__WORK ITEM__: Rewrite all the data below with every "Panamá" changed to "Panama" and nothing else altered. Include only the text lines, leaving the pictures out.
#### ENTRIES SUPPLIED
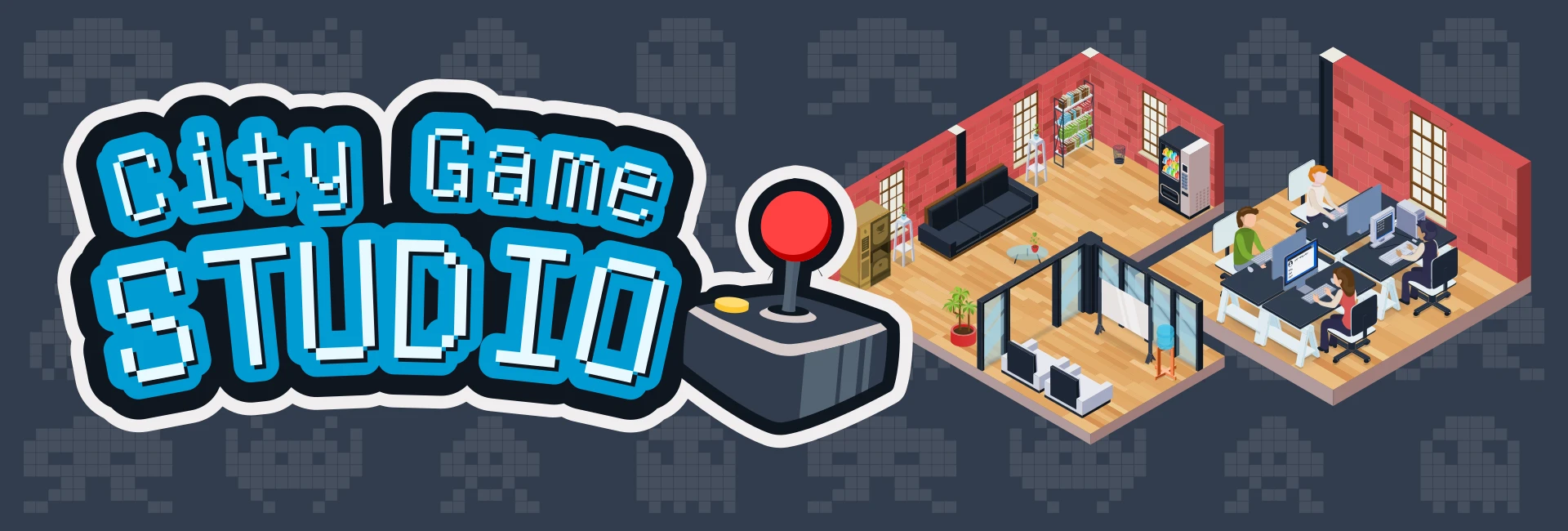 City Game Studio "Список консольных команд"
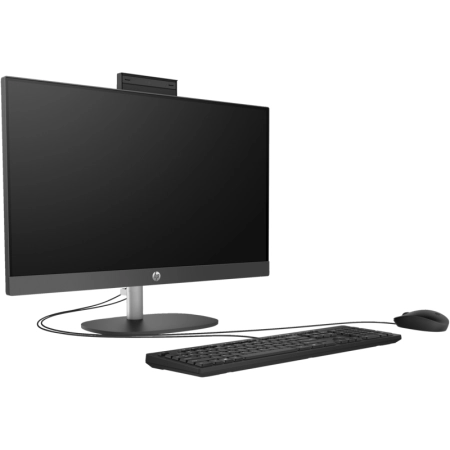 HP ProOne 240 G10 AIO PC 938B0EAW - Image 2
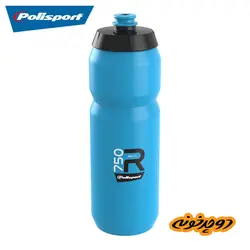 قمقمه ۷۵۰ پلی اسپرت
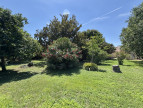 vente Maison Saint Just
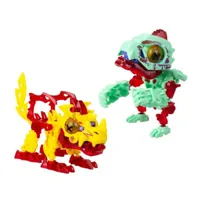 Biopod-zombie-duo__1145781__1200.jpg
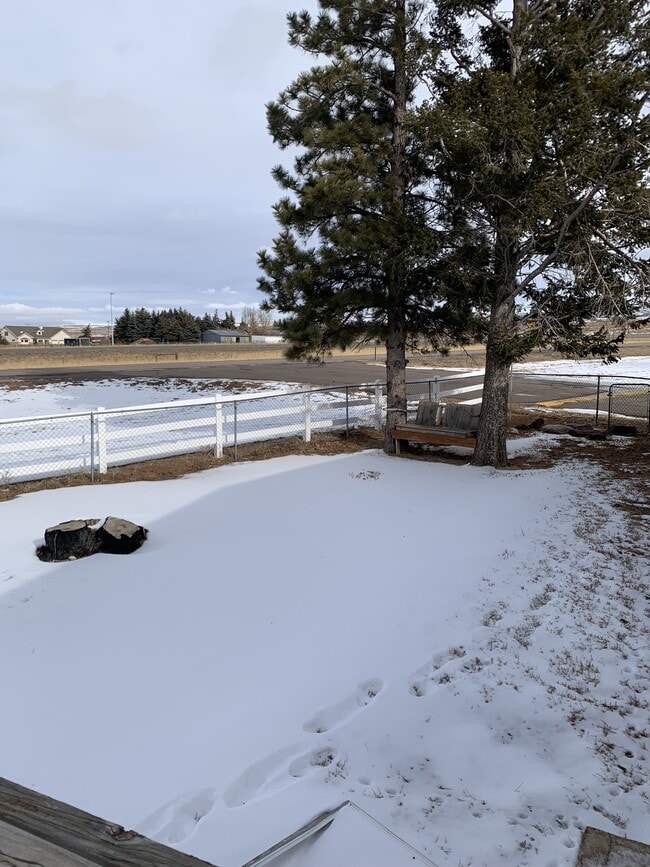 Photo - 4746 E Skyline Dr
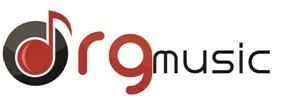 RGMUSIC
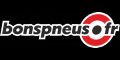 Code Remise Bonspneus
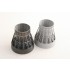 1/48 F-15 C/D/E/K P&W Exhaust Nozzle Set (Closed) for Hasegawa kits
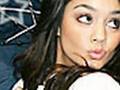 videos de Nelena ~you make me feel~ ep. 10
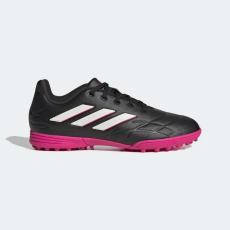  Adidas Copa Pure.3 salakcipő gyerek GY9038 33,5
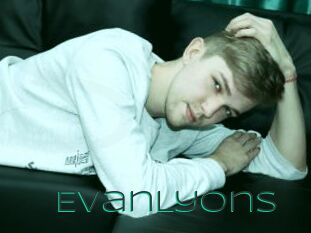 EvanLyons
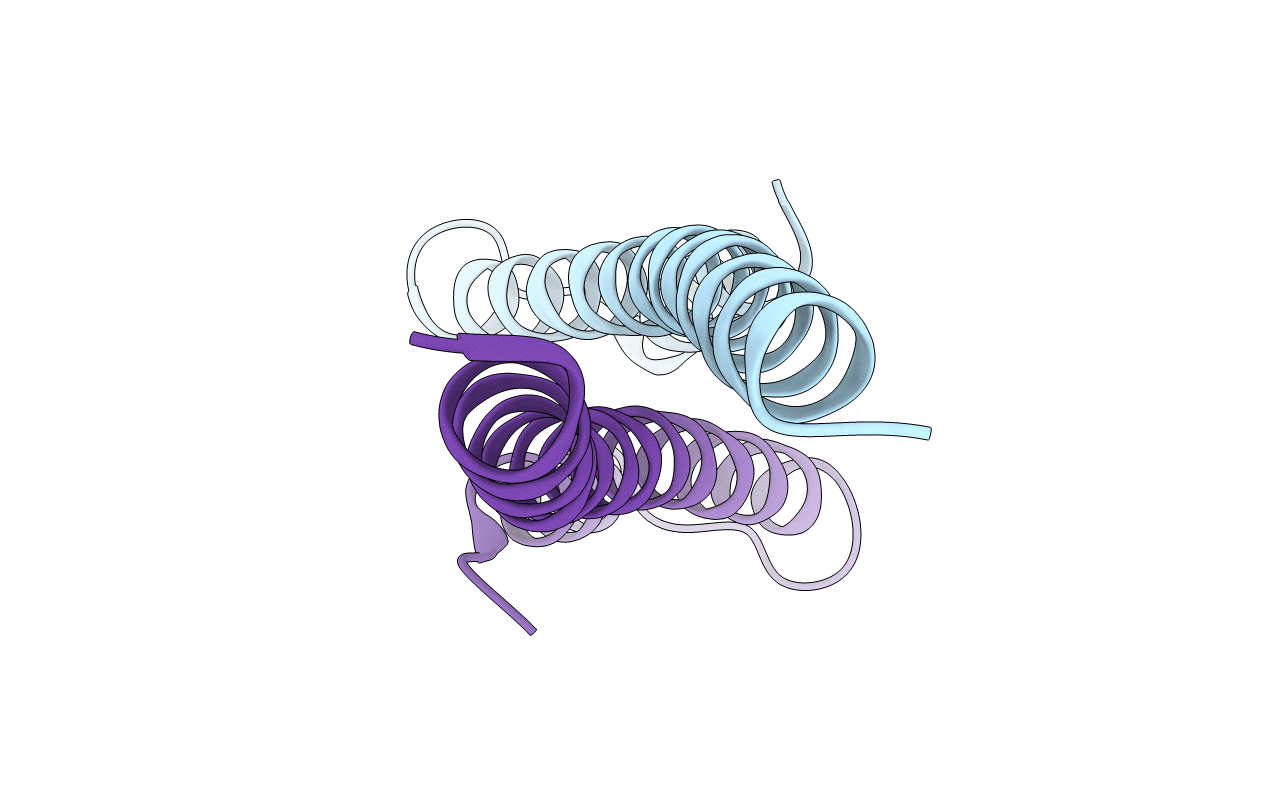 5M97 image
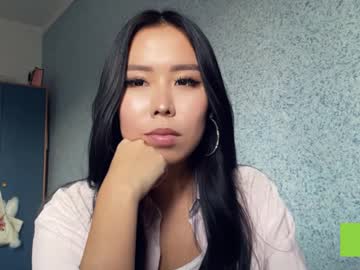 Mardellabrev April 06, 2026 Chaturbate stream image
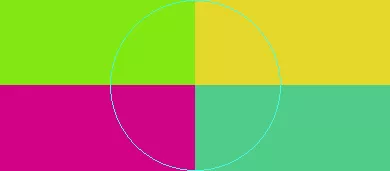 Abdo abico ea genitus iustum neo nibh pecus quibus tincidunt.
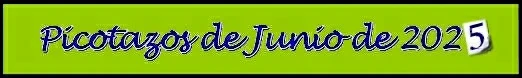 Junio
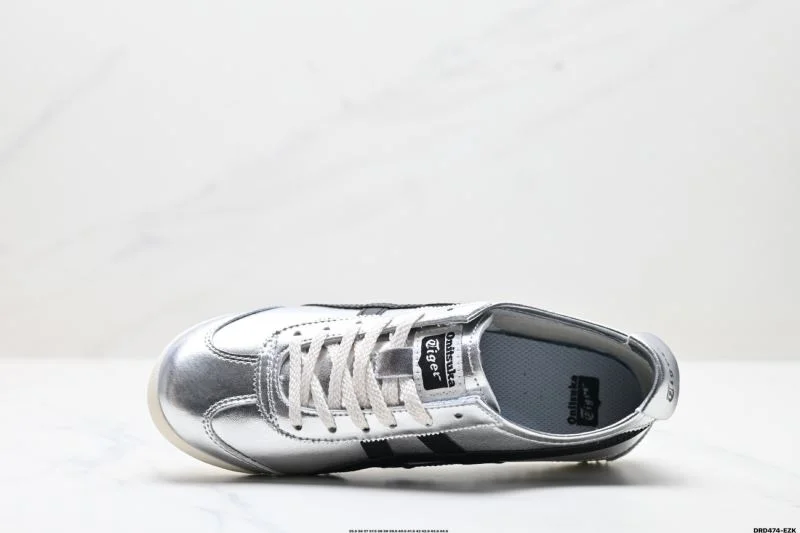 Attractive Asics Shoes 3677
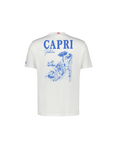 MC2 T-SHIRT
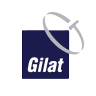 Gilat Satellite Networks Ltd Dividend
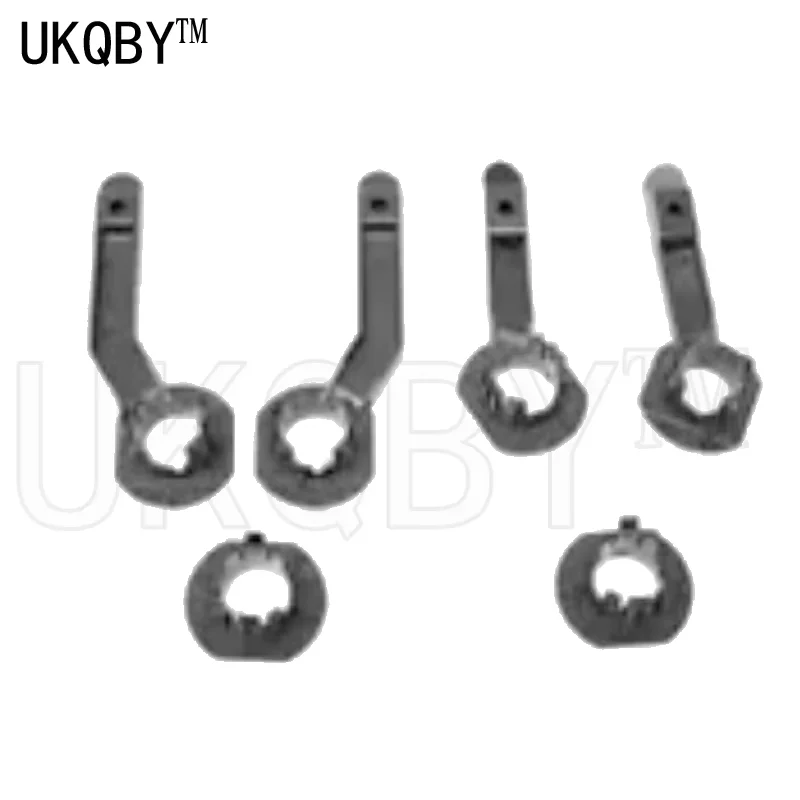 

Component bracket PDC/PMA sensor rear 3system F30 320d 316 318i 51127445146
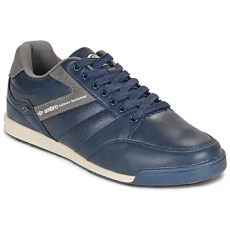 Umbro Rövid szárú edzőcipők URIEL Kék 40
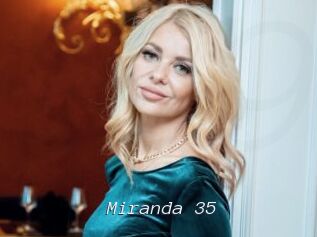Miranda_35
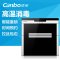 康宝（canbo）11XG消毒柜嵌入式家用迷你立式消毒碗柜高温二星级碗柜智能童锁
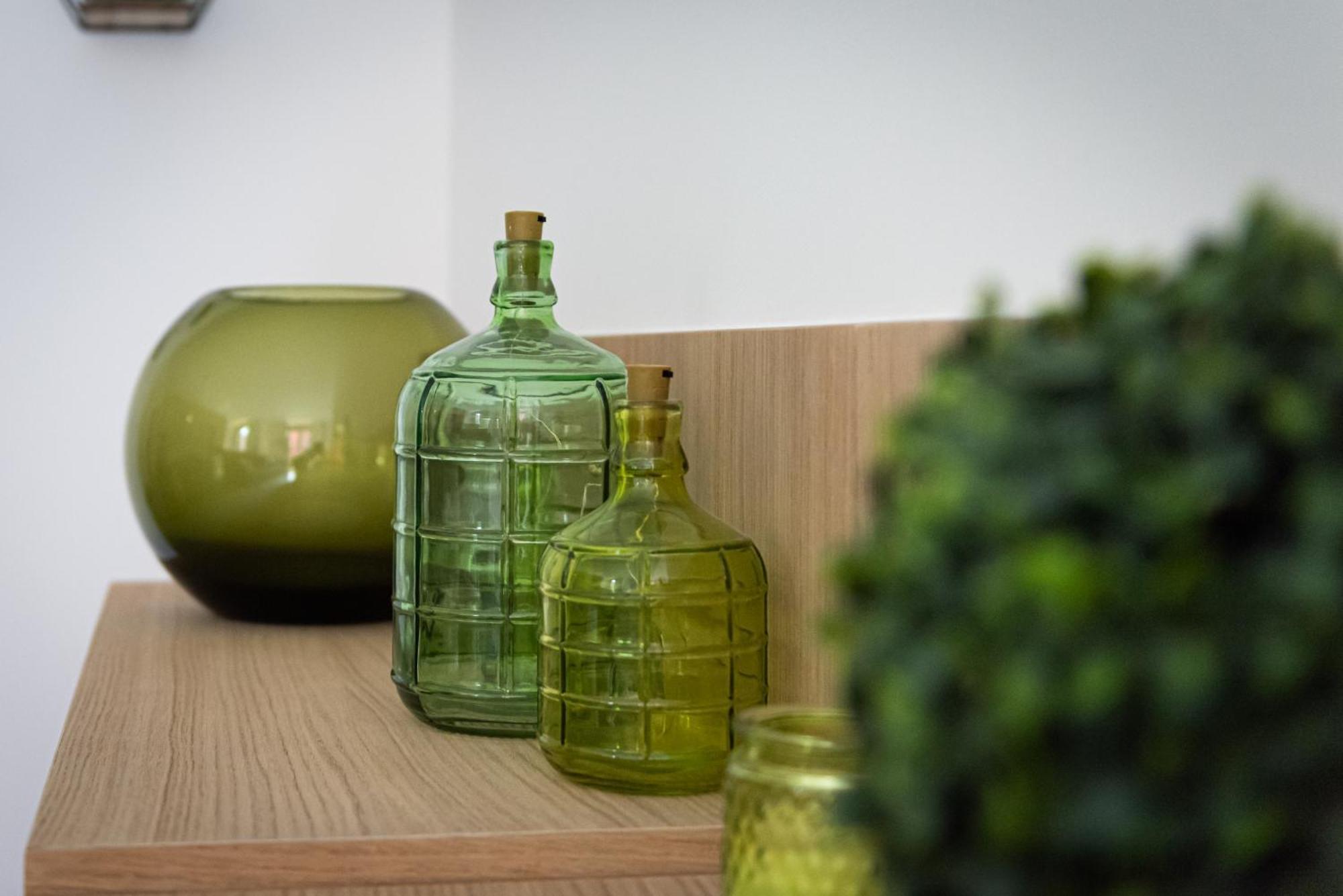 Appartamento Orea Spiti - Alabastro In Cagnoni Milano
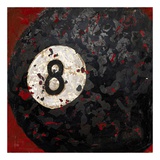 8 Ball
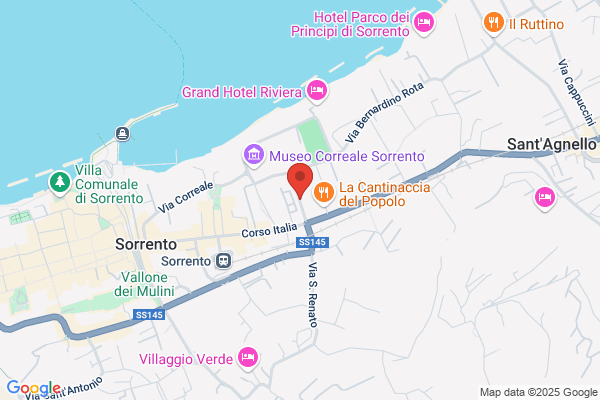 Softmania Di Romano Massimiliano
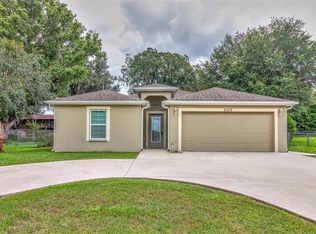 5130 20TH STREET, ZEPHYRHILLS, FL 33542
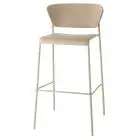 2882
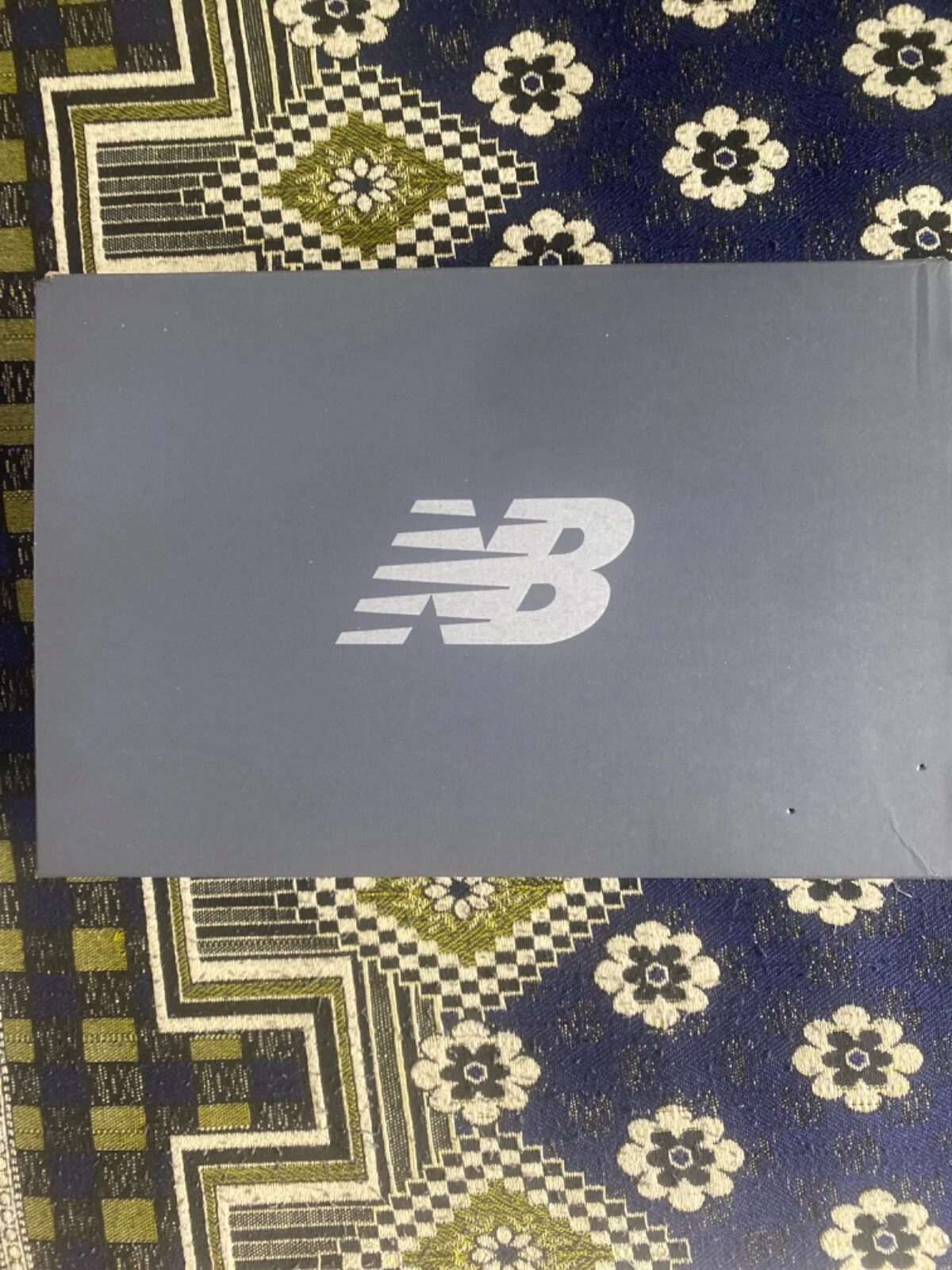 Taglia 9 5 Nido d'ape New Balance 650R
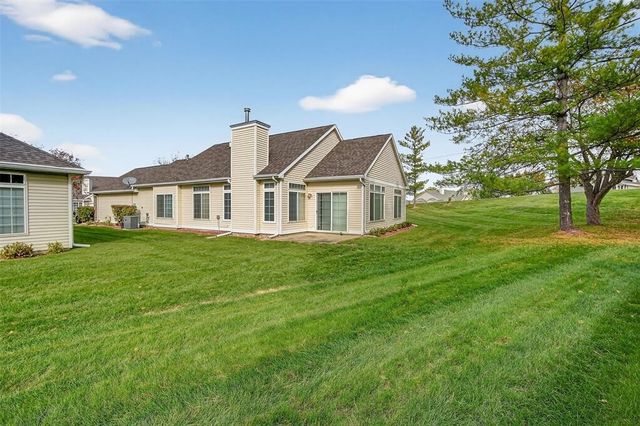 6200 Ep True Parkway 260, West Des Moines, IA 50266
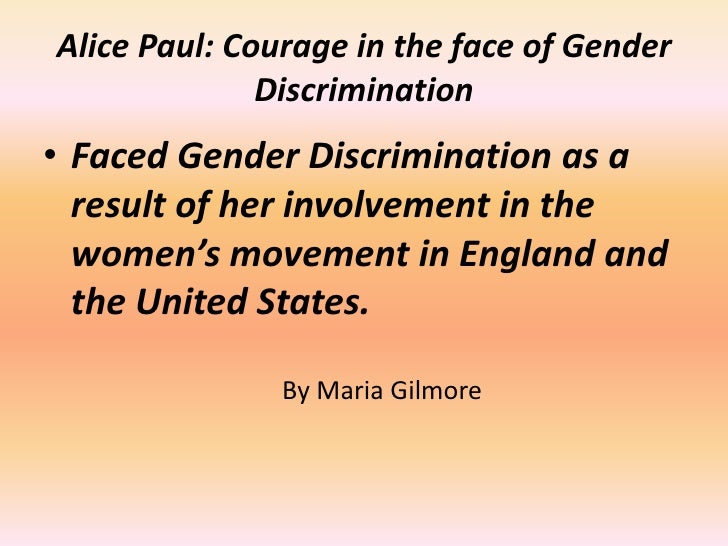 gender inequality discrimination and exclusion Gender inequality 51 introduction gender is a primary marker of social and economic stratification and, as a result, of exclusion regardless of one’s socioeconomic class, there are systematic gender differences in material well-being, although the degree. gender inequality discrimination and exclusion Gender inequality 51 introduction gender is a primary marker of social and economic stratification and, as a result, of exclusion regardless of one’s socioeconomic class, there are systematic gender differences in material well-being, although the degree.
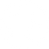 icon2 (1).png
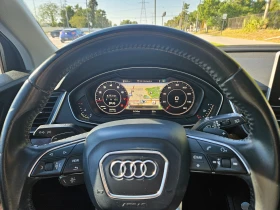 Audi Q5 Premium, снимка 7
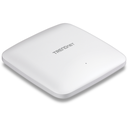 TRENDnet AX1800 DUAL BAND POE+INDOOR - Access Point - Power over Ethernet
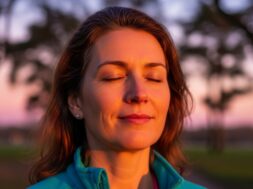 2GF5HXKZTNBAFPUSYSSDER5G5Y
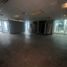 500 m² Office for rent in Panamá, Bella Vista, Ciudad de Panamá, Panamá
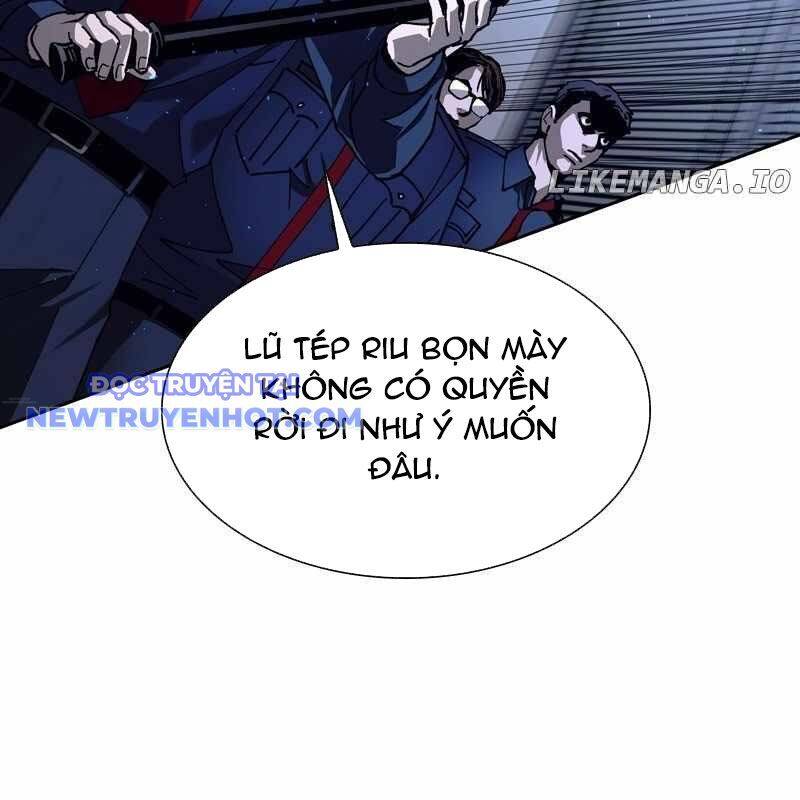 Tận Thế Cũng Chỉ Là Trò Chơi Chapter 69 - 170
########
__WRITTEN SOLUTION__:
 City Game Studio "Список консольных команд"
 HP ProOne 240 G10 AIO PC 938B0EAW - Image 2
 قمقمه ۷۵۰ پلی اسپرت
 vente Maison Saint Just
 Biopod-zombie-duo__1145781__1200.jpg
 Photo - 4746 E Skyline Dr
 RGMUSIC
 Code Remise Bonspneus
 1/48 F-15 C/D/E/K P&W Exhaust Nozzle Set (Closed) for Hasegawa kits
 videos de Nelena ~you make me feel~ ep. 10
  Adidas Copa Pure.3 salakcipő gyerek GY9038 33,5
 EvanLyons
 5M97 image
 Mardellabrev April 06, 2026 Chaturbate stream image
 Abdo abico ea genitus iustum neo nibh pecus quibus tincidunt.
 Junio
 Attractive Asics Shoes 3677
 MC2 T-SHIRT
 Gilat Satellite Networks Ltd Dividend

Component bracket PDC/PMA sensor rear 3system F30 320d 316 318i 51127445146
 Umbro Rövid szárú edzőcipők URIEL Kék 40
Miranda_35
 康宝（canbo）11XG消毒柜嵌入式家用迷你立式消毒碗柜高温二星级碗柜智能童锁
 Appartamento Orea Spiti - Alabastro In Cagnoni Milano
 8 Ball
 Softmania Di Romano Massimiliano
 5130 20TH STREET, ZEPHYRHILLS, FL 33542
 2882
 Taglia 9 5 Nido d'ape New Balance 650R
 6200 Ep True Parkway 260, West Des Moines, IA 50266
 gender inequality discrimination and exclusion Gender inequality 51 introduction gender is a primary marker of social and economic stratification and, as a result, of exclusion regardless of one’s socioeconomic class, there are systematic gender differences in material well-being, although the degree. gender inequality discrimination and exclusion Gender inequality 51 introduction gender is a primary marker of social and economic stratification and, as a result, of exclusion regardless of one’s socioeconomic class, there are systematic gender differences in material well-being, although the degree.
 icon2 (1).png
 Audi Q5 Premium, снимка 7
 TRENDnet AX1800 DUAL BAND POE+INDOOR - Access Point - Power over Ethernet
 2GF5HXKZTNBAFPUSYSSDER5G5Y
 500 m² Office for rent in Panama, Bella Vista, Ciudad de Panama, Panama
 Tận Thế Cũng Chỉ Là Trò Chơi Chapter 69 - 170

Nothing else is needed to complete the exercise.